Coq and other PFP formalizations are built on the core idea of denotational semantics, an approximation which at times only complicates the very simple math of computation, requiring exotic math like category theory.

> the manipulation of formulas and proofs fits very well with an immutable, functional approach.

The manipulation of formulas and proofs fits very well with the imperative approach, only no category theory is required, and core concepts such as simulation/trace-inclusion arise naturally without need for complex embeddings. "PFP math" is what arises after you've decided to use denotational semantics. The most important thing is not to confuse language -- for which PFP has an elegant albeit arcane mathematical formalization -- with the very simple mathematical concepts underlying computation.

PFP is an attempt to apply one specific mathematical formulation to programming languages (other similar, though perhaps less successful attempts are the various process calculi). But it is by no means the natural mathematics of computation. Conflating language with algorithms is a form of deconstructionism: an interesting philosophical concept, but by no means a simple one, and perhaps not the most appropriate one for a science. Short of that, we have the basic, simple core math, and on top of it languages, some espousing various mathematical formalizations, related to the core math in interesting ways, and some less mathematical. But the math of computation isn't created by the language!

Jun 14, 2016

But in a way, imperative is more natural, because it captures the notion of computation more precisely. Haskell -- like other pure FP languages -- is built around the approximation of denotational semantics, which does have a bit of a mismatch with computation (not to say it isn't extremely useful much of the time). Anyway, mathematical thinking about programs didn't start with PFP, nor is PFP the most common way of formalizing programs. See:

http://research.microsoft.com/en-us/um/people/lamport/pubs/s...

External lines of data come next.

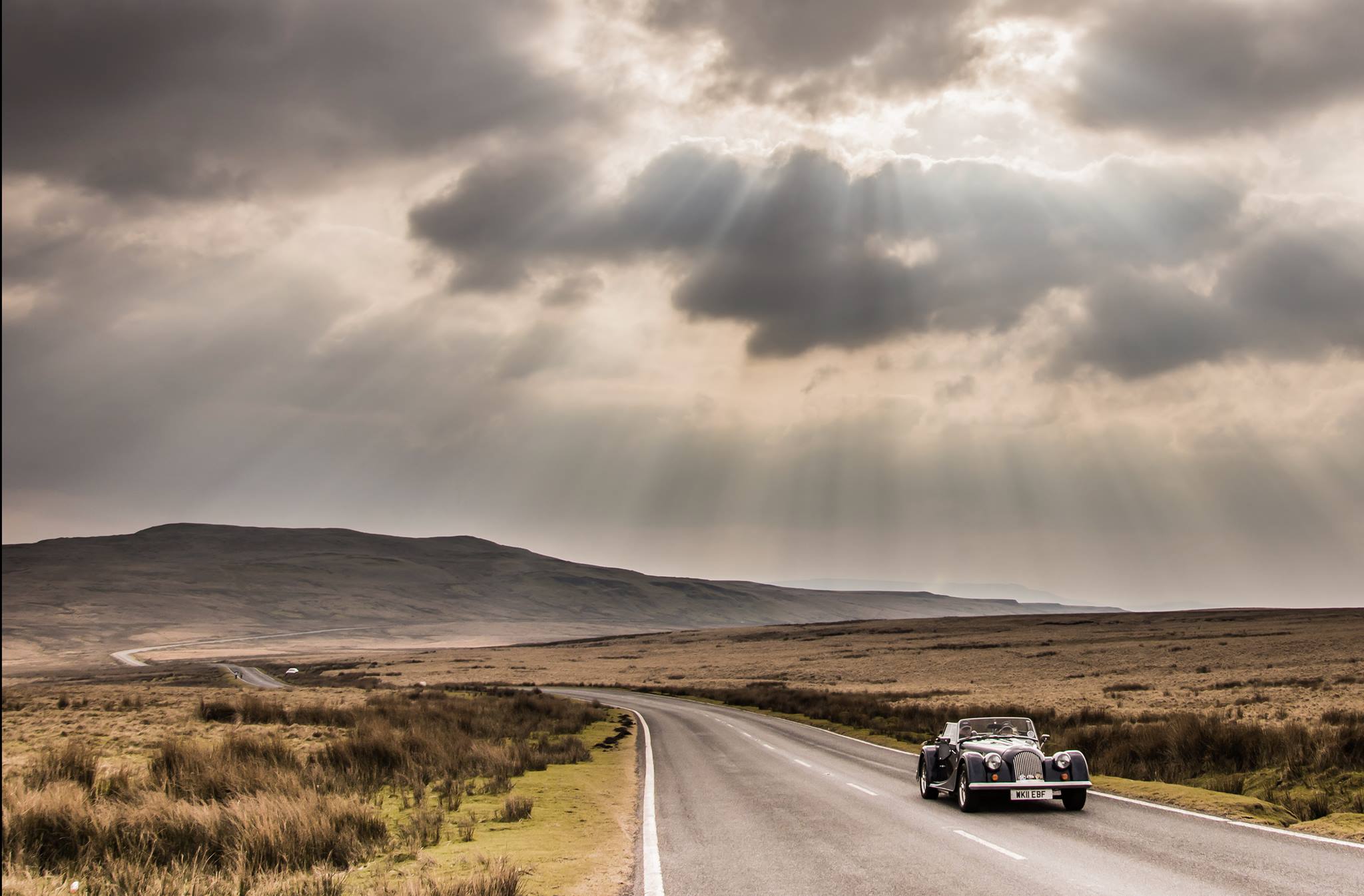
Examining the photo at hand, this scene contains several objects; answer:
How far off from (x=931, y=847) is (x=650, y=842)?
379 centimetres

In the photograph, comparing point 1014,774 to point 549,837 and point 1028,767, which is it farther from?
point 549,837

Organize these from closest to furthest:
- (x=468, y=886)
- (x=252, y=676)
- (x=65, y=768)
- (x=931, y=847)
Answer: (x=468, y=886)
(x=931, y=847)
(x=65, y=768)
(x=252, y=676)

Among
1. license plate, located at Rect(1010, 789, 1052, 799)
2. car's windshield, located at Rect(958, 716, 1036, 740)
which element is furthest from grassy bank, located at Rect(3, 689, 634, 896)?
license plate, located at Rect(1010, 789, 1052, 799)

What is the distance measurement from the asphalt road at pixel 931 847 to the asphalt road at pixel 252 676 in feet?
199

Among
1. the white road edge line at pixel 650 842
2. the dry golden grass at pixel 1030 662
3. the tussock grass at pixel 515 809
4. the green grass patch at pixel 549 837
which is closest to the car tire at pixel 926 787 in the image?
the white road edge line at pixel 650 842

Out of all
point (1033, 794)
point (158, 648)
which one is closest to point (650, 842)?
point (1033, 794)

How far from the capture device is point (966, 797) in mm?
15180

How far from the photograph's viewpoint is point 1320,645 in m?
68.9

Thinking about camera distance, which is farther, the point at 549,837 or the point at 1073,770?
the point at 1073,770

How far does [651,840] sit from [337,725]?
769 inches

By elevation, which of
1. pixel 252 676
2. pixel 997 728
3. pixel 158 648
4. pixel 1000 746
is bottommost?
pixel 158 648

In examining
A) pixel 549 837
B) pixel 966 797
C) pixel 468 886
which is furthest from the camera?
pixel 966 797

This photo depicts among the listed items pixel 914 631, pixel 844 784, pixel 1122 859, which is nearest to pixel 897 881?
pixel 1122 859

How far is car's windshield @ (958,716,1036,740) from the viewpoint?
16688 millimetres
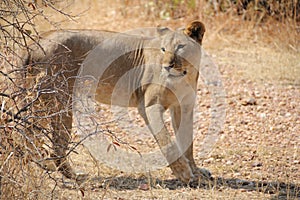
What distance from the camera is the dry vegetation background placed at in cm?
408

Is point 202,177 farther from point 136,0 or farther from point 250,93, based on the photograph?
point 136,0

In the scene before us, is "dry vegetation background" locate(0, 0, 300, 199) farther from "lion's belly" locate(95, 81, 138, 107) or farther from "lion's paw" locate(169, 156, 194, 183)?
"lion's belly" locate(95, 81, 138, 107)

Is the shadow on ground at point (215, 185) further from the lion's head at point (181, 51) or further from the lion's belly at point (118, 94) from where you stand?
the lion's head at point (181, 51)

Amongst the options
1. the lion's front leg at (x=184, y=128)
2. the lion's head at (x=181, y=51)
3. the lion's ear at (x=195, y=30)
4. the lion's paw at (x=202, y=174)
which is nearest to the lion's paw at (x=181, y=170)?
the lion's paw at (x=202, y=174)

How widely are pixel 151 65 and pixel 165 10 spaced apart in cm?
490

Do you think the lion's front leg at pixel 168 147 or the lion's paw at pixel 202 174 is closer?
the lion's front leg at pixel 168 147

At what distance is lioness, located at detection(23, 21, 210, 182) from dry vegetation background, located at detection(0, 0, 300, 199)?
0.74 feet

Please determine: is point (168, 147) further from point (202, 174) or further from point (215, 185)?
point (215, 185)

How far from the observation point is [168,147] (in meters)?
5.39

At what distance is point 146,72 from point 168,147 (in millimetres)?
699

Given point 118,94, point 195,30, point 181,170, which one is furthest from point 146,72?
point 181,170

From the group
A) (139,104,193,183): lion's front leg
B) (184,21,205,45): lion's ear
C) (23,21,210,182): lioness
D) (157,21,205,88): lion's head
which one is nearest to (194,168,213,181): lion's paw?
(23,21,210,182): lioness

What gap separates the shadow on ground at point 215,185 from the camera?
16.6 feet

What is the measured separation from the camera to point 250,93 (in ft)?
24.7
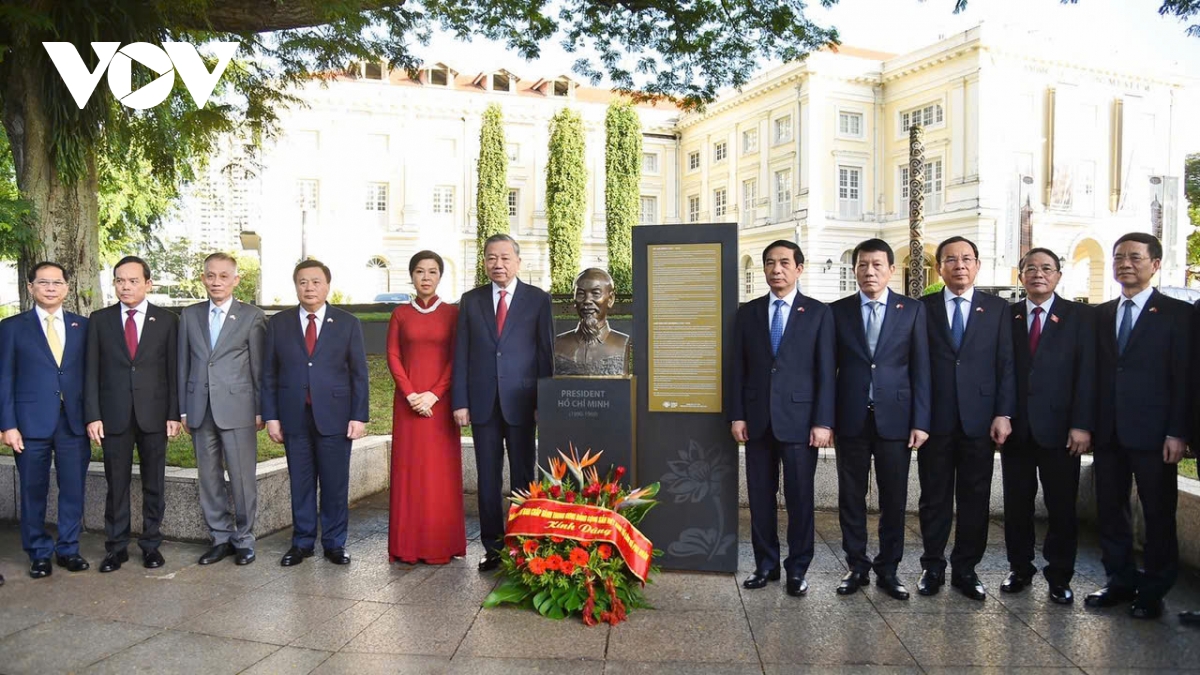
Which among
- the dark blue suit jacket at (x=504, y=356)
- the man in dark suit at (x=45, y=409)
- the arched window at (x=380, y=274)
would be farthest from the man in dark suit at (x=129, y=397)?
the arched window at (x=380, y=274)

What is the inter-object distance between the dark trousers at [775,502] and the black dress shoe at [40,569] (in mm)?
3971

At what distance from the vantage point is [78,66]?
6395 mm

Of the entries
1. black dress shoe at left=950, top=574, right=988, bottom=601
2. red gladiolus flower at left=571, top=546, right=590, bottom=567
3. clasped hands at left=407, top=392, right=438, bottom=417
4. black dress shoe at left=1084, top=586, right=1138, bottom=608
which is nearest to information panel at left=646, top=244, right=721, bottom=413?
red gladiolus flower at left=571, top=546, right=590, bottom=567

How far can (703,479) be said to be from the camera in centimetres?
454

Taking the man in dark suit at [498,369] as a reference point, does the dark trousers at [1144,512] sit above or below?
below

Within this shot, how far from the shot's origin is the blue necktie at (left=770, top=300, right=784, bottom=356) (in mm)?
4270

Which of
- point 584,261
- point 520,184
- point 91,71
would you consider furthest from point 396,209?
point 91,71

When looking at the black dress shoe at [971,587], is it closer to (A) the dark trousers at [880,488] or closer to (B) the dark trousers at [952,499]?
(B) the dark trousers at [952,499]

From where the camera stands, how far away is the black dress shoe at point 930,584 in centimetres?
421

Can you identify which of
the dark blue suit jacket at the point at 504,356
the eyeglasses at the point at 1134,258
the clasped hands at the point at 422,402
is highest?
the eyeglasses at the point at 1134,258

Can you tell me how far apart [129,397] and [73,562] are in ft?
3.25

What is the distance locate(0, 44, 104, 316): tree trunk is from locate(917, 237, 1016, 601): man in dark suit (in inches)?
270

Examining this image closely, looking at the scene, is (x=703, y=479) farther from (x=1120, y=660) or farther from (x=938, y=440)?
(x=1120, y=660)

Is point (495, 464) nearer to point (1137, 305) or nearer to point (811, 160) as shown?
point (1137, 305)
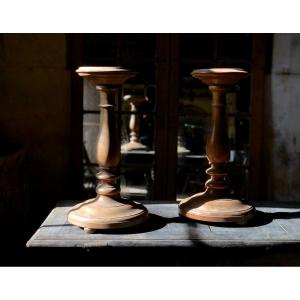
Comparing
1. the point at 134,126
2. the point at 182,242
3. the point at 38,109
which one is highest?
the point at 38,109

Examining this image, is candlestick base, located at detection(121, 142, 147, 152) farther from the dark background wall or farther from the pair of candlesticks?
the pair of candlesticks

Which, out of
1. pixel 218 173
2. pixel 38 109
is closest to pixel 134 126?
pixel 38 109

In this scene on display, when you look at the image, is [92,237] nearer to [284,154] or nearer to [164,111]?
[164,111]

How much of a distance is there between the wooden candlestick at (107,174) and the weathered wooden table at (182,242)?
0.04m

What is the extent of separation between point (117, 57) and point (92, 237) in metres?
1.68

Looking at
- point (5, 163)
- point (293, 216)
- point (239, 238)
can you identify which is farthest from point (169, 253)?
point (5, 163)

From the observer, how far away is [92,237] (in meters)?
1.86

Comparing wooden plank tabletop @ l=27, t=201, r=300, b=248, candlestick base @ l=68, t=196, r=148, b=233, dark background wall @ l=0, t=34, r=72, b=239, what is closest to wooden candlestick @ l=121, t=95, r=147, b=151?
dark background wall @ l=0, t=34, r=72, b=239

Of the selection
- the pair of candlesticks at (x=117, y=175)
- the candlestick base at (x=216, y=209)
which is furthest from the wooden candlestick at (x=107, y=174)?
the candlestick base at (x=216, y=209)

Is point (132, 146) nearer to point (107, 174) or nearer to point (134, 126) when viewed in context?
point (134, 126)

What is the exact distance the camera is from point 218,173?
2066 millimetres

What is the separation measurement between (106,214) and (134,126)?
151 cm

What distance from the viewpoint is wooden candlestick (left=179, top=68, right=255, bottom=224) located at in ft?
6.43

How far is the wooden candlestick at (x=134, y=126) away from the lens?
3361mm
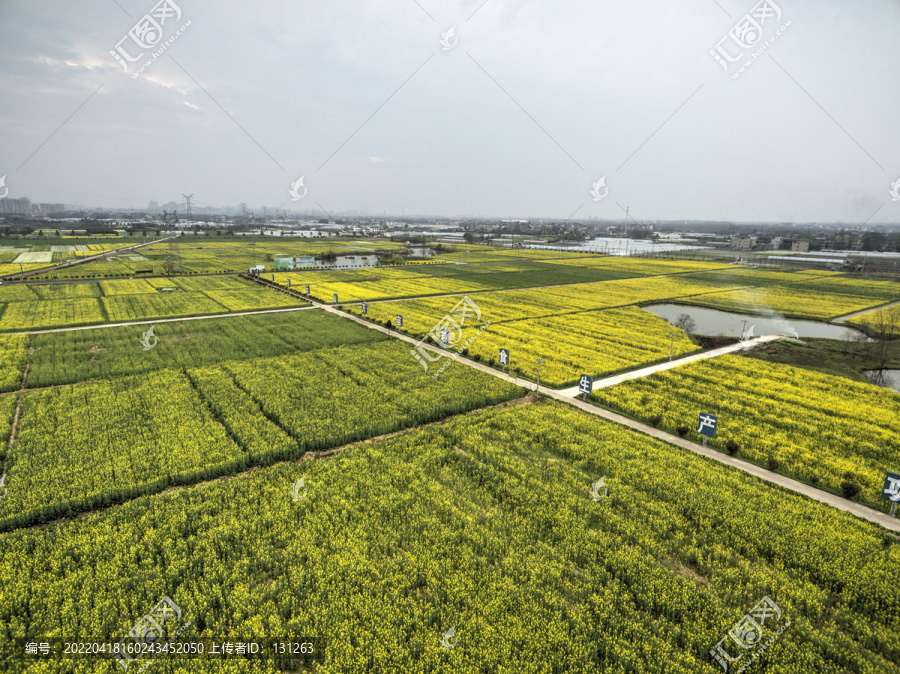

I believe that the best way to get better programs is to teach programmers how to think better. Thinking is not the ability to manipulate language; it’s the ability to manipulate concepts. Computer science should be about concepts, not languages. But how does one teach concepts without getting distracted by the language in which those concepts are expressed? My answer is to use the same language as every other branch of science and engineering—namely, mathematics.

It makes me sad that some PFP enthusiasts enjoy the mathematical aspects of it -- as they should -- yet are unfamiliar with the more "classical" mathematical thinking. I think it's important to grasp the more precise mathematics first, and only then choose which approximations you'd make in the language of your choice. Otherwise you get what Lamport calls "Whorfian syndrome — the confusion of language with reality".